Printmaking

I don't know by Justin Harrison


I don’t know what I made, or why I made it. But I like it.

I wanted to test the print screens at work, so I knocked up a quick stencil. Impromptu - I went with an impulse and a sense, I briefly saw this in my head. Cutting the stencil freely it took no more than 10 mins to make. (Using newsprint paper as the stencil)

Again in a rush due to other commitments - I pulled a quick print preloading the screen and pulling 2 passes.

The above is the first print. I was kinda pleased and surprised. Again I worked quick and unselfconsciously as it was just a test. But I can tell Iike the result… I photographed it and have been returning looking at it from time to time.

Again - It this thing that I need, to give myself permission to make work easily- not every worry piece of art hs to be laboured.

It’s inspired me - I want to use the stencil and make 2 colour prints of the black, grey, amber and the yellow that follows me. Also I had thought to make a print of the stairs, reduced to stark blocks of tone. A translation. I make a test in Illustrator - trace over the photo but dislike the literal iteration, it needs to evolve and be an interpretation. I’ll approach it again with simpler more intuitive making.

I also worry as this os quiet a departure form what I have been doing, but somehow I need to make it, get it out of my head.


 

Just stuff I like by Justin Harrison


Not been the most productive this past week, I think my Brian had had enough after the assessment and interim show.
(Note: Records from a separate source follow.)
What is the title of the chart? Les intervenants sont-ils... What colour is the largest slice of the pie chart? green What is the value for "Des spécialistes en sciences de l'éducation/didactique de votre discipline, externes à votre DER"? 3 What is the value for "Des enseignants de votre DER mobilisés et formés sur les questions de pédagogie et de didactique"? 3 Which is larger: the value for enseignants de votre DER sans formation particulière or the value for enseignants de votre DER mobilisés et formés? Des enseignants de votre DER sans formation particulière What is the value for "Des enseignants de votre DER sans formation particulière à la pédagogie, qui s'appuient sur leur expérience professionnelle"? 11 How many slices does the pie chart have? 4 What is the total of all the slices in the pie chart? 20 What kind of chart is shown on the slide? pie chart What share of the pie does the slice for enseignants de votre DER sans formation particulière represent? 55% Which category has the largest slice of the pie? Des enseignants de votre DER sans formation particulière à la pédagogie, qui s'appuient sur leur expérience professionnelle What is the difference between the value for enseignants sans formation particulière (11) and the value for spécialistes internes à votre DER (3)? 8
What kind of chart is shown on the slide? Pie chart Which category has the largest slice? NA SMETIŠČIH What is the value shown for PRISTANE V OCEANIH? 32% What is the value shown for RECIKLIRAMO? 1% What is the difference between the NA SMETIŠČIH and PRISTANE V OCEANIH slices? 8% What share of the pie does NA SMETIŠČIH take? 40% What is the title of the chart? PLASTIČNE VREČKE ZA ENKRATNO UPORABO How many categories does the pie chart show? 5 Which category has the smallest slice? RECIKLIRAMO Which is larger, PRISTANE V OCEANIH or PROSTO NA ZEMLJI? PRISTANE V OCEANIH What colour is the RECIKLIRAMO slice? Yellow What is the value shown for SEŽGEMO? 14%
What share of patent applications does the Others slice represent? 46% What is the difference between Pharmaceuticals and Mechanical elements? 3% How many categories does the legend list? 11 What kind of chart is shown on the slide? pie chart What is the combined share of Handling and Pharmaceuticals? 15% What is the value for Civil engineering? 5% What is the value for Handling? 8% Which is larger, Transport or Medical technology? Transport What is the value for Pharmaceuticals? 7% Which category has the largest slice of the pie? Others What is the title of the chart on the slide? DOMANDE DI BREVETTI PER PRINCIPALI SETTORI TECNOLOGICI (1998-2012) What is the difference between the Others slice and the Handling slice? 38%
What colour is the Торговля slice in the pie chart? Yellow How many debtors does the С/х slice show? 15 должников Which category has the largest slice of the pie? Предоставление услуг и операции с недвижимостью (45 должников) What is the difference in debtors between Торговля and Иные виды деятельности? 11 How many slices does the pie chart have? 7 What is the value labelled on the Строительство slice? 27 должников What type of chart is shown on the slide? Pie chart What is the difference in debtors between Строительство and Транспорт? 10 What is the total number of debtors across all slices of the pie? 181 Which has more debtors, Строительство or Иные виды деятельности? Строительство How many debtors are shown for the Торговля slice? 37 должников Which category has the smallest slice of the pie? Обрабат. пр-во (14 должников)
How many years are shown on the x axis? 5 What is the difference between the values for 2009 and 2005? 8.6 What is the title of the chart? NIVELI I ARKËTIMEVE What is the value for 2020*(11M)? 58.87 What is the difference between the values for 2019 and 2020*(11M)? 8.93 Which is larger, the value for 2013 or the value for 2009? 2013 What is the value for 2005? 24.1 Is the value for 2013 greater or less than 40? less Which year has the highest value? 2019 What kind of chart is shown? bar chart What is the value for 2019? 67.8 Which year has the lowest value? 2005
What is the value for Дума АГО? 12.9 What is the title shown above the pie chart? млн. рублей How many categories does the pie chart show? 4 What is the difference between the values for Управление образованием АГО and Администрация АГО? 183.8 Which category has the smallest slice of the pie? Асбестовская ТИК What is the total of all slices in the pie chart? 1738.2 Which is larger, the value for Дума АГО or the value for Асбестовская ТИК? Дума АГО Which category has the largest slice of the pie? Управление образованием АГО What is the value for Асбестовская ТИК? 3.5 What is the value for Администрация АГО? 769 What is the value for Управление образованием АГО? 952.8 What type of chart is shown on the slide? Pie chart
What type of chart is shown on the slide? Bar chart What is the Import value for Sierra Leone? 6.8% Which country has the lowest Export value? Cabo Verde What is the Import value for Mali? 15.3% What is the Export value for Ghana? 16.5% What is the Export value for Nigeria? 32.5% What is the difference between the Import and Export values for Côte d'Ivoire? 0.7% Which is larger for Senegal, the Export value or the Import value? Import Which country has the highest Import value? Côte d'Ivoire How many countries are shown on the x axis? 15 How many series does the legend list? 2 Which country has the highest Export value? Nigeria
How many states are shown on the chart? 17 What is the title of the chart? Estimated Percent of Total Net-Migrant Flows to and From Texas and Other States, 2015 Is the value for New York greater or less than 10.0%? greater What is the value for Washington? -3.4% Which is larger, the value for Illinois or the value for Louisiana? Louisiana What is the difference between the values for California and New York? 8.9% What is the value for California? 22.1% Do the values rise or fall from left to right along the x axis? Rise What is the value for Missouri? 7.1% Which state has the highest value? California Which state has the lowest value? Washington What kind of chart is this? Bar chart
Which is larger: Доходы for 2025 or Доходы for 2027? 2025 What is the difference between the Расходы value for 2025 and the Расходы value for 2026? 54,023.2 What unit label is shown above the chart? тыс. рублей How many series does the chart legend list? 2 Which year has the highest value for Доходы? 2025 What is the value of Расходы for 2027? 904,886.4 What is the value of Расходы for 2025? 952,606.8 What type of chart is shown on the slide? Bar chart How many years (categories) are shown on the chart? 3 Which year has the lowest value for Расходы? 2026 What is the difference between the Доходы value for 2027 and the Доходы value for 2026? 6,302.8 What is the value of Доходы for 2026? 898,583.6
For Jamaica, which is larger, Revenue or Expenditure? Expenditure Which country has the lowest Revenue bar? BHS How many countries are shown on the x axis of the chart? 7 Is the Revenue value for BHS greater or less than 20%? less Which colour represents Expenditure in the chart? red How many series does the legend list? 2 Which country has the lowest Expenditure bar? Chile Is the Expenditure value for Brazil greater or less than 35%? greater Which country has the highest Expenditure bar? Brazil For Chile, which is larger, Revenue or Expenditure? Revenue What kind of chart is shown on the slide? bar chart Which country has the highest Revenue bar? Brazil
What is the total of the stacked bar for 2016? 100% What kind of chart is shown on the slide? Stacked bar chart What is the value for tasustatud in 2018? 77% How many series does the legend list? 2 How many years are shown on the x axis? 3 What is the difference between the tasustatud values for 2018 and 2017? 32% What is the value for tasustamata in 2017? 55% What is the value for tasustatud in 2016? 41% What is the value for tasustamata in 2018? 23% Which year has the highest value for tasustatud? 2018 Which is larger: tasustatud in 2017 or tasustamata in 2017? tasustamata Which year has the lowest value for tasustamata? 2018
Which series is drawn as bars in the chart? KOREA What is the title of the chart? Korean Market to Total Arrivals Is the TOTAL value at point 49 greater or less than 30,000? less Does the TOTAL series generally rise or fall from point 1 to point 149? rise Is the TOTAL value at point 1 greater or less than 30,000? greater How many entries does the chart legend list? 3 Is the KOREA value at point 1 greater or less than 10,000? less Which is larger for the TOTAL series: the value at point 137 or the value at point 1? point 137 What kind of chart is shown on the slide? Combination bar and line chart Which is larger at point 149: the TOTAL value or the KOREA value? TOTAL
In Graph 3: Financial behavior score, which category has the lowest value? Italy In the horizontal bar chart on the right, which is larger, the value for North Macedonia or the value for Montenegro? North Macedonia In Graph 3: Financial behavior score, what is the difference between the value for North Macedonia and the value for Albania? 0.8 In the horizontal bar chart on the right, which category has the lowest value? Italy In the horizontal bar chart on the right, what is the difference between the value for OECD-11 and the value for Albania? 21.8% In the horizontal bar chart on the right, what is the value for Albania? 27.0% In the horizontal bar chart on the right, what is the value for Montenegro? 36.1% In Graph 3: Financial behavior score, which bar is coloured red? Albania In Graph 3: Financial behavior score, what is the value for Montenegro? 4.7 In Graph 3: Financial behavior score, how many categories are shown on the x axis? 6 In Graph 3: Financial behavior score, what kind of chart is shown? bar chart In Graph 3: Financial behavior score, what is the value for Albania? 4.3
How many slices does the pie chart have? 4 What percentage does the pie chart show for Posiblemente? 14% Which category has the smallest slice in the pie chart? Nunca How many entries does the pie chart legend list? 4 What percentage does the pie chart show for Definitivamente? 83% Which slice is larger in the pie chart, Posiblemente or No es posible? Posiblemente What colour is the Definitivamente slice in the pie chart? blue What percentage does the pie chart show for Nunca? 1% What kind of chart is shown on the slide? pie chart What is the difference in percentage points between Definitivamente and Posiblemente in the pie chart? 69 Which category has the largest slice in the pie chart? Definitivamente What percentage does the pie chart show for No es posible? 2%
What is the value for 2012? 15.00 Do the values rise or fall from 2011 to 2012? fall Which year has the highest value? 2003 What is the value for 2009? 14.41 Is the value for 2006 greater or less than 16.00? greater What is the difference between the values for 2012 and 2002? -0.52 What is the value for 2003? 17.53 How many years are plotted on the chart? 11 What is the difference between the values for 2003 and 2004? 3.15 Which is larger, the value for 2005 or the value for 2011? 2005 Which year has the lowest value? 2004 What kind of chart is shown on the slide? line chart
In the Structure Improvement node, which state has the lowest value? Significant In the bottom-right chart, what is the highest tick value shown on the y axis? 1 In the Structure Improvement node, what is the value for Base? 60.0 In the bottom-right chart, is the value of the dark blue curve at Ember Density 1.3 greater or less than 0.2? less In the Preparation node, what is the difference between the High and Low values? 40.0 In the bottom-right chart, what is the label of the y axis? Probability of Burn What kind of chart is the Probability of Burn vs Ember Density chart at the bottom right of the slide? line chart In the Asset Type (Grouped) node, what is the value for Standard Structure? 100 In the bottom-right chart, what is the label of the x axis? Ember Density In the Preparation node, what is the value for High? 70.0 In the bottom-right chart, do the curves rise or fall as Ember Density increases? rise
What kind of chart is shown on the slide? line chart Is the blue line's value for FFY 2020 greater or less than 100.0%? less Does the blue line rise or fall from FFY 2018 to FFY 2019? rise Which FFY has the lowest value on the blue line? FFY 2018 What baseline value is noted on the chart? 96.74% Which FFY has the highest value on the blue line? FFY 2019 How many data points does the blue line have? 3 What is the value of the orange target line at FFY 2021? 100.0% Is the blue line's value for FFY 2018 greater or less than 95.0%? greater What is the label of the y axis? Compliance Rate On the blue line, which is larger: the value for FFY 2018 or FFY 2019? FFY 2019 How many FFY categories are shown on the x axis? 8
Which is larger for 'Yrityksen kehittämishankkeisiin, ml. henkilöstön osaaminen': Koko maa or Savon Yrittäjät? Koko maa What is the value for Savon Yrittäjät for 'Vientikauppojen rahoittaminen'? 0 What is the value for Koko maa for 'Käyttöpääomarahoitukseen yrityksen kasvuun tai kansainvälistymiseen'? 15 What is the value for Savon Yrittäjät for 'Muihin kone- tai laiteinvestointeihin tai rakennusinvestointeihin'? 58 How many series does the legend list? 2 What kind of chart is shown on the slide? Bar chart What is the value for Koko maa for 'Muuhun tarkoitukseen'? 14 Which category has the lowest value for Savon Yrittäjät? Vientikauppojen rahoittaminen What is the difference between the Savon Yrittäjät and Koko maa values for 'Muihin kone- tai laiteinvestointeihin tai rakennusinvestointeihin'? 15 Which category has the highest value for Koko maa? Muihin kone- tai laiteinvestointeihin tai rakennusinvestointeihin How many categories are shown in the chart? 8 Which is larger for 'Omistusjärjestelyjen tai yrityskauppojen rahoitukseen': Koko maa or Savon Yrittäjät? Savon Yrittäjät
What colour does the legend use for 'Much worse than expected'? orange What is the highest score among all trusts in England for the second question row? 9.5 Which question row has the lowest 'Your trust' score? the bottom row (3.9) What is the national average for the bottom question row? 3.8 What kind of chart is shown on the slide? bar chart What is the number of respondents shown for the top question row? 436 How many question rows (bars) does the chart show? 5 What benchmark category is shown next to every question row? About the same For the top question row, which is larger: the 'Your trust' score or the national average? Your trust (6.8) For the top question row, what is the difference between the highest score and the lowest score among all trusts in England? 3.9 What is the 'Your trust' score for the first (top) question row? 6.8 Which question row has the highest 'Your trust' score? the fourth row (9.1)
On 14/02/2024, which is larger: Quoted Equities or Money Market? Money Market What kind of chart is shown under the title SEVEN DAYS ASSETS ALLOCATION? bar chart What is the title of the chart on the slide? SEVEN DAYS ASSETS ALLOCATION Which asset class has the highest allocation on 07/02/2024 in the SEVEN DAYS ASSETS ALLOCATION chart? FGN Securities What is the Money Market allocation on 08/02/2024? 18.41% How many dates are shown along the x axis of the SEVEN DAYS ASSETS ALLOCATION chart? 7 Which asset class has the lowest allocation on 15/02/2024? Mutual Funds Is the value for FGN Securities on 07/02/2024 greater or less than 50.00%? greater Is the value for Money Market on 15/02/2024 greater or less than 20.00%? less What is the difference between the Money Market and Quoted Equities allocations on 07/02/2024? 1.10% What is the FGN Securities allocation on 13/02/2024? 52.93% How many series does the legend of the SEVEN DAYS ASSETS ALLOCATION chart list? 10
So as an attempt to get things moving again - I’m just collating a bunch of stuff I like especially around the idea of books.

There is always a desire to draw and to explore drawing, I’m looking for a common thread to explore or maybe just make stuff and see what happens, I suspect the latter is better because the former sounds like an old procrastination tactic. I like the idea of pages and pages of delicious drawing building a narrative, coloured collographs, mono prints, raw drawings and etchings…

I discovered an artist too (picured above) who seems to be working with similar motifs. I also see similarities to his invertigations.

“In Tibetan text ‘Bardo’ refers to the transitional state between one life and the next, a state in which those that have passed, in a karmic sense, may ne guided by the living towards a more positive ‘rebirth’.
When a tree dies its wood can taken a new form and be re-imagined within a different realm.
Clays was once rock, formed beneath oceans, raised up by the mountains to crumble and be washed to the seance more.
Metal, Glass, Leather, cotton, plastic, stone - all that exists is moving, becoming again, in a constant, cyclical change.
Birth is not the beginning and death is no end

Nic Webb: Instargram 2MAR2023

Also see: https://www.nicwebb.com/works/hod-english-oak


 

Passing Through - Collograph Print by Justin Harrison

‘Passing Through’ Collograph print on paper. (Image my own)


I needed to find a school/studio safe process to seal the collograph plate. This was a test of the new sealing process.

I kinda like it.

He’s got something going for him and he’s going places, even if he is dead.

Another fast piece, made in under an hour. Although not one sitting - more like 10mins, 30 mins, 20mins. I wasn’t timing but you get the idea.

Again there is a pleasure for. me with drawing and by extension printmaking, specifically collograph. I get to draw three times. Once when I first draw the image, second when I cut the plate and third when I wipe the plate.

There is something deeply satisfying about drawing for me, it’s visceral, and somehow beyond my words. I long to make a drawing so honest and from so deep within that it it falls off the page.

Again I’m connecting to my materials trying to find a tone of voice to them, also not thinking too much.

Rhythmns.

I also wondered about encaustic wax, I stumbled across it today reading a web page about it. There’s a quality to it that I suspect could be really delicious. I’ve set drawings in wax before by just dipping but this is a more intentional process, proving layers and tones. In addition it gives me another material - another dialect. I’m concerencd that I’m adding yet another process to learn and adding more time whichh I really don’t have right now…

Tick tock….


 

I am everything you left behind again. by Justin Harrison


Another dirty sink. Another opportunity. Although in my excitement I made a rookie mistake. I used white paper when the sink is really a mid grey. I lost out on all the delicious white. next time…
I think this game is developing some rules too.
1. I can’t interfere in the process. As in no adding or sub-tracking to what is in the sink, only what is there.
2. I can’t coerce anyone to make such an opportunity.
3. It has to remain a secret for as long as possible.

It’s strange to be a part of the art making process yet exist outside of it at the same time. Not sure what to equate it to - except perhaps Levi Strauss ‘Triste Topics’ where he finds he exerts undue influence over a South American tribe when they witness writing for the first time and it creates division.